Stored data
....
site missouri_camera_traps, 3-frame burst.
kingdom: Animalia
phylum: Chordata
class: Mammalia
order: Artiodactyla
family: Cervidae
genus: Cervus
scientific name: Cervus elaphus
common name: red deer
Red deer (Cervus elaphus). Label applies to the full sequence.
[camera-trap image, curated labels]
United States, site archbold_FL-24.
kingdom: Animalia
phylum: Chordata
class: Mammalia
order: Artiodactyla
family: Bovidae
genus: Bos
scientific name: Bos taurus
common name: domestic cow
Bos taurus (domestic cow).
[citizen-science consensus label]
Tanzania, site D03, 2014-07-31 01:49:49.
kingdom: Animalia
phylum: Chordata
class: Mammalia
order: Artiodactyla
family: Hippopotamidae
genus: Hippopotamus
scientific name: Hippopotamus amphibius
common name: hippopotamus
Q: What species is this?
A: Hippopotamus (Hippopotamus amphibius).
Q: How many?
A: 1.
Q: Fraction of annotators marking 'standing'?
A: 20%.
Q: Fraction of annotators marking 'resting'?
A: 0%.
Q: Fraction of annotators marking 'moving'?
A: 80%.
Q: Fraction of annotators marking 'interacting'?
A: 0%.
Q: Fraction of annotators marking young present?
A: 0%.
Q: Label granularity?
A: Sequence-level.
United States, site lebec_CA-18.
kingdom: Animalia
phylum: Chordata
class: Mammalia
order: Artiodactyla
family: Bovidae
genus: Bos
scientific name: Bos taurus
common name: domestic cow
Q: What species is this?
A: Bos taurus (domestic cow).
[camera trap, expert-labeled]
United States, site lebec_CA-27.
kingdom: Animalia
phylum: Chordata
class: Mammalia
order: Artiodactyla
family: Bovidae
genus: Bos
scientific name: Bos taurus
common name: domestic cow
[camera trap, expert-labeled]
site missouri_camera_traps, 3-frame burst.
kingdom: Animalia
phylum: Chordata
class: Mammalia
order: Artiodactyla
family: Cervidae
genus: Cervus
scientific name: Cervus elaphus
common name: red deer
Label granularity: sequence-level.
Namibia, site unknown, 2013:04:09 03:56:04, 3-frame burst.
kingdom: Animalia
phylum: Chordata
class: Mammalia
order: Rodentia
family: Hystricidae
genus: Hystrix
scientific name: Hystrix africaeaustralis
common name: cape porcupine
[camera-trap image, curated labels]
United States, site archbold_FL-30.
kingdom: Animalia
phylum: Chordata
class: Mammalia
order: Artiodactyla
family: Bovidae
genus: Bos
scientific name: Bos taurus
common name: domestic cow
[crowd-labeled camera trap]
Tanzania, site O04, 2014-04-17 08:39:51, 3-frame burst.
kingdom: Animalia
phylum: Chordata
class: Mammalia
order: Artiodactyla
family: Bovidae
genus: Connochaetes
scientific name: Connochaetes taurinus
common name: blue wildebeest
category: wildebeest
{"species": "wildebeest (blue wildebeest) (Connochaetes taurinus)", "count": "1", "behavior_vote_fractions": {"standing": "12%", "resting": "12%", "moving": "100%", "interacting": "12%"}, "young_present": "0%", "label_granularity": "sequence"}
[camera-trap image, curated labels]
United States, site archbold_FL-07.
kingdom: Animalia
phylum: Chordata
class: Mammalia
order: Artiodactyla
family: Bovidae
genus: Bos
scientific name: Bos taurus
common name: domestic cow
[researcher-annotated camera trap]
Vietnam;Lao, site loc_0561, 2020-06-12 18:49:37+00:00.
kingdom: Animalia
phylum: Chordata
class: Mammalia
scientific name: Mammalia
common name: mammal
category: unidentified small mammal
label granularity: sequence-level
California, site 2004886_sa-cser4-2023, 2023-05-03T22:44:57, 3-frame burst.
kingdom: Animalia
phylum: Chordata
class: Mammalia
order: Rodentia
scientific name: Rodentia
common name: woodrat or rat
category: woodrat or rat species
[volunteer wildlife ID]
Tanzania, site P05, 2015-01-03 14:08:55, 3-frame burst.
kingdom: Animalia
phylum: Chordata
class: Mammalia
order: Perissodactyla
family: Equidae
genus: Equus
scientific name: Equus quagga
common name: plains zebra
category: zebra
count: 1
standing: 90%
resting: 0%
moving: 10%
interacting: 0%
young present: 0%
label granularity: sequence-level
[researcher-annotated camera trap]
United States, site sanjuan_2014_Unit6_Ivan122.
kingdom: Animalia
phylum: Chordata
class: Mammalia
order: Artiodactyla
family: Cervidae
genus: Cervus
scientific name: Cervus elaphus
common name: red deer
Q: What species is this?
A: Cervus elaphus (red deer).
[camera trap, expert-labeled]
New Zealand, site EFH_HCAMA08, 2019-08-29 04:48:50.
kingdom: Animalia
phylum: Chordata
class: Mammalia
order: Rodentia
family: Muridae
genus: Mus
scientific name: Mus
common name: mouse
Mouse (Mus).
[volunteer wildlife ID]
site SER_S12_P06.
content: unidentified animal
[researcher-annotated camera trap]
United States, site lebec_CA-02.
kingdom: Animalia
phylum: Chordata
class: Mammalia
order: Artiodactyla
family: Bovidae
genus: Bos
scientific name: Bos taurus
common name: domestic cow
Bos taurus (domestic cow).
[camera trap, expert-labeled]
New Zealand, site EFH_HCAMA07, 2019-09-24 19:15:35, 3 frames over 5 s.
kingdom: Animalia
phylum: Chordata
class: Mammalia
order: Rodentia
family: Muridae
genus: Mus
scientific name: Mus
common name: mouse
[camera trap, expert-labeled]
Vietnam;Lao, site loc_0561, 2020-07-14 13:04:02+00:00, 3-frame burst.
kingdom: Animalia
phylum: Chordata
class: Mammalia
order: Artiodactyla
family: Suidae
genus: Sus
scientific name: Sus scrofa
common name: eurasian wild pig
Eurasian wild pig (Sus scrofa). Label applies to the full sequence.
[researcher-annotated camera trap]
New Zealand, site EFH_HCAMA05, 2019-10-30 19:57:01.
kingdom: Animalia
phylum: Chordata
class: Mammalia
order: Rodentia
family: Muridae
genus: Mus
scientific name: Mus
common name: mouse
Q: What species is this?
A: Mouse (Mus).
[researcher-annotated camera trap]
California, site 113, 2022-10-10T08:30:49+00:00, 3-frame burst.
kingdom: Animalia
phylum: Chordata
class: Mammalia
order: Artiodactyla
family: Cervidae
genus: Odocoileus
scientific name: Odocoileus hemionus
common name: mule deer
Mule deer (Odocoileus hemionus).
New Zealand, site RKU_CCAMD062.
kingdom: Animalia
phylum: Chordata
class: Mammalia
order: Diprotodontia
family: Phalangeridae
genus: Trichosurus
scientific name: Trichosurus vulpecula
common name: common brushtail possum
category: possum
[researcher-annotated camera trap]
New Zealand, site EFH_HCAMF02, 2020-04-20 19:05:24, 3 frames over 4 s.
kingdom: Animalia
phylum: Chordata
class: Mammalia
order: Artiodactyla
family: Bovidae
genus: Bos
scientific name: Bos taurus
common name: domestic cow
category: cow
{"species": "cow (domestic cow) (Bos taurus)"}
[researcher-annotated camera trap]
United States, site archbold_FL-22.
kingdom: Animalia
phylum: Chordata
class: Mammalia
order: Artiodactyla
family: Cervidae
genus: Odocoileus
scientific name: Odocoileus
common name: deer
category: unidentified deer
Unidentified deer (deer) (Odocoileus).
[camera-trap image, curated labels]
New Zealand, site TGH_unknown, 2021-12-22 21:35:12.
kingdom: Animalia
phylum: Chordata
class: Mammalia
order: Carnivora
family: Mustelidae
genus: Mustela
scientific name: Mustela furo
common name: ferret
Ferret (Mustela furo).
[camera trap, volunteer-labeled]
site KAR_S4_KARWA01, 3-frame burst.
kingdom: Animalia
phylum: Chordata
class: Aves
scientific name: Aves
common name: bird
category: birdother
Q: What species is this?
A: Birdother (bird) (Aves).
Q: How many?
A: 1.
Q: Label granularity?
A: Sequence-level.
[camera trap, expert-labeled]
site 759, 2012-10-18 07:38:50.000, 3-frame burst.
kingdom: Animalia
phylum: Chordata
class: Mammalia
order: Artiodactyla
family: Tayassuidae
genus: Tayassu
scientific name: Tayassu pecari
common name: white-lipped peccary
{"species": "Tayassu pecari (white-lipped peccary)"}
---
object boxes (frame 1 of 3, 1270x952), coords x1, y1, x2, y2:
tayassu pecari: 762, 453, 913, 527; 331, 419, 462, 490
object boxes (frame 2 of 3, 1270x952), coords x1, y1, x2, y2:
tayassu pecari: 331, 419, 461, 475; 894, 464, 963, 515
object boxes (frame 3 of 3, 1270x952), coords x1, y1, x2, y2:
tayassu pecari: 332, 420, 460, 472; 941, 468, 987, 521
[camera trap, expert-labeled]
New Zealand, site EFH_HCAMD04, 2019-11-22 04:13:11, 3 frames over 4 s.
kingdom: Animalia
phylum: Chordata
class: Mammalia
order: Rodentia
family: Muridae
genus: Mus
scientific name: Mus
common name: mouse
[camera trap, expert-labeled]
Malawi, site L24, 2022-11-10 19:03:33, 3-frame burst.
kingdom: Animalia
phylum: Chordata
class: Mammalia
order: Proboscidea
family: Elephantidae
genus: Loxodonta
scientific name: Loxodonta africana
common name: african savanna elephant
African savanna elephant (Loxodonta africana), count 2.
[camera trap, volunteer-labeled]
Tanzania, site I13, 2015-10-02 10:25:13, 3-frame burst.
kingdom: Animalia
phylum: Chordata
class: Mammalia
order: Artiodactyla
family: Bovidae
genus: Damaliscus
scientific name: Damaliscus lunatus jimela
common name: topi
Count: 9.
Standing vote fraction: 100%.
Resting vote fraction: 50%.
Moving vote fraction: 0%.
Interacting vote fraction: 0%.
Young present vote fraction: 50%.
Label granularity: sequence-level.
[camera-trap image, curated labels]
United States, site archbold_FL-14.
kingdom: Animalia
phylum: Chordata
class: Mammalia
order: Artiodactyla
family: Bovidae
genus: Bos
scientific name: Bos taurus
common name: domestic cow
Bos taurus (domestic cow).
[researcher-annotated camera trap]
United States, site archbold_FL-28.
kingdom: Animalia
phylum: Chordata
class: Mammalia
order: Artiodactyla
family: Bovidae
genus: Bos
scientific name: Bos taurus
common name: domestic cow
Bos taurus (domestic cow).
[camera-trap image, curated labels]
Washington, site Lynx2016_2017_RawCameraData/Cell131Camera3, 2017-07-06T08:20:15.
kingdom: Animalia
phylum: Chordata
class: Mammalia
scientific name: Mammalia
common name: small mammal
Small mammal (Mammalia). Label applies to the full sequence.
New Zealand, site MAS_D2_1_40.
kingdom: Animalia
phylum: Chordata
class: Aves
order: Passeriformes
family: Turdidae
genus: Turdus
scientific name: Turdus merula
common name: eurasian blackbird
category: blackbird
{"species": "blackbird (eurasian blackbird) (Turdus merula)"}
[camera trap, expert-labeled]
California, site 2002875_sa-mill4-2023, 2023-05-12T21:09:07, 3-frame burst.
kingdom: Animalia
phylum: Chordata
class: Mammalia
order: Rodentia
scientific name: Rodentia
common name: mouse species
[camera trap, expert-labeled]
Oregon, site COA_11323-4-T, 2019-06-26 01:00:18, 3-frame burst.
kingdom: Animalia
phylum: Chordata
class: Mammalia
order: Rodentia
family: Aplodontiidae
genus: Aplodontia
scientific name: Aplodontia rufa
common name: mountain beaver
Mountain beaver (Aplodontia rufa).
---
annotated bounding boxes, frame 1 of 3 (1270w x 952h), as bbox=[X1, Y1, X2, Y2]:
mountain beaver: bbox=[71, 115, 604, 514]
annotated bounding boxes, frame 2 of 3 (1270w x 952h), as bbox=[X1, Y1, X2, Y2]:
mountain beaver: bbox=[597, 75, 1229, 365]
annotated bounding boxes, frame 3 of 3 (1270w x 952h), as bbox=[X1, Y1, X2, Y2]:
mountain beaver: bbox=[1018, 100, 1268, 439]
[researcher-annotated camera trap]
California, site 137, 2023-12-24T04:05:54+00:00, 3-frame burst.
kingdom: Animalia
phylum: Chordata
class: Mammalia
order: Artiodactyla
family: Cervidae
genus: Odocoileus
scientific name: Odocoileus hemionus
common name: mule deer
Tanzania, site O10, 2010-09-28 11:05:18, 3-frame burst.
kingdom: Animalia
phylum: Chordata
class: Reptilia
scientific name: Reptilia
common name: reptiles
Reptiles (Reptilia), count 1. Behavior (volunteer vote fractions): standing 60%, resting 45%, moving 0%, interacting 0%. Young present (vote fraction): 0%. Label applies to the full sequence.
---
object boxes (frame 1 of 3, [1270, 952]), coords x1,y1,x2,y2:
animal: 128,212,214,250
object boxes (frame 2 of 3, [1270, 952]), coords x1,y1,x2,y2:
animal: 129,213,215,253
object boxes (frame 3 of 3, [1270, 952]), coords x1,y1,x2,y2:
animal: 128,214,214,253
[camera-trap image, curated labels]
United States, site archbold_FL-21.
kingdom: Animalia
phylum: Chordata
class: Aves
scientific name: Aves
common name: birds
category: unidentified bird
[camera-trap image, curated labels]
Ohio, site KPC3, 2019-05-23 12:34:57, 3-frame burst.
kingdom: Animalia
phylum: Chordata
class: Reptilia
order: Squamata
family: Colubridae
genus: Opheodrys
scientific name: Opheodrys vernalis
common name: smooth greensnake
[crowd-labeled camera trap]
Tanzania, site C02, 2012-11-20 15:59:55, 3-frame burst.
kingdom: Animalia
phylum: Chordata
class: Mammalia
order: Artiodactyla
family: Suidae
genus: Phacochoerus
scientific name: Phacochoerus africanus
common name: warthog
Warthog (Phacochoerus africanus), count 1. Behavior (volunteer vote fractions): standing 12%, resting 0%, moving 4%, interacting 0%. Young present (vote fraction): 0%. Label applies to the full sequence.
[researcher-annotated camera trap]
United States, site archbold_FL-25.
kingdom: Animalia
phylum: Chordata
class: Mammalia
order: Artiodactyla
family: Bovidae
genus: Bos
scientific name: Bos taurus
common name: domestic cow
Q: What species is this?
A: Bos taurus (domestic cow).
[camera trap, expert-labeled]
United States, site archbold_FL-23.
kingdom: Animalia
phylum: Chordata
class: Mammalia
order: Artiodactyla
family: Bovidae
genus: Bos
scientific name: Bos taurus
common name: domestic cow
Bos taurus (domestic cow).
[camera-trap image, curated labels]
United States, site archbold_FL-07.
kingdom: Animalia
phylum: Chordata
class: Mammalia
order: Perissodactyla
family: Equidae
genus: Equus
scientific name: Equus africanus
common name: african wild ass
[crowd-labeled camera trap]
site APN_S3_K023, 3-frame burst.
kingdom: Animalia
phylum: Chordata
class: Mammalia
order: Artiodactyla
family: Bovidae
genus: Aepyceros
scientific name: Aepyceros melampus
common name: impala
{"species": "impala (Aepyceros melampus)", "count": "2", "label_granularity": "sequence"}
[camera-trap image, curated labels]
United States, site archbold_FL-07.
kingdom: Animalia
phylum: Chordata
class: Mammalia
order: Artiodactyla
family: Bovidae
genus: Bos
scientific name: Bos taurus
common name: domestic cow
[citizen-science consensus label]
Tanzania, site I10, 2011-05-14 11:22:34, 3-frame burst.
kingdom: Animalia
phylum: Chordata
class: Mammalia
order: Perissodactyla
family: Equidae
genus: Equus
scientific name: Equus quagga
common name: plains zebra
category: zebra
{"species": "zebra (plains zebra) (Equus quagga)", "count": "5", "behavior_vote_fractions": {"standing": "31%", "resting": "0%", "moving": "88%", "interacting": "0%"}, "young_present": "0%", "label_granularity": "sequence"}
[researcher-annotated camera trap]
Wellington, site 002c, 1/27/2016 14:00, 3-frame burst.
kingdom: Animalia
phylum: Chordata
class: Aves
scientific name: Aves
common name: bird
....
An exact copy of the data is needed, running from its first line through the line that holds "United States, site archbold_FL-24.", and nothing beyond that.

site missouri_camera_traps, 3-frame burst.
kingdom: Animalia
phylum: Chordata
class: Mammalia
order: Artiodactyla
family: Cervidae
genus: Cervus
scientific name: Cervus elaphus
common name: red deer
Red deer (Cervus elaphus). Label applies to the full sequence.
[camera-trap image, curated labels]
United States, site archbold_FL-24.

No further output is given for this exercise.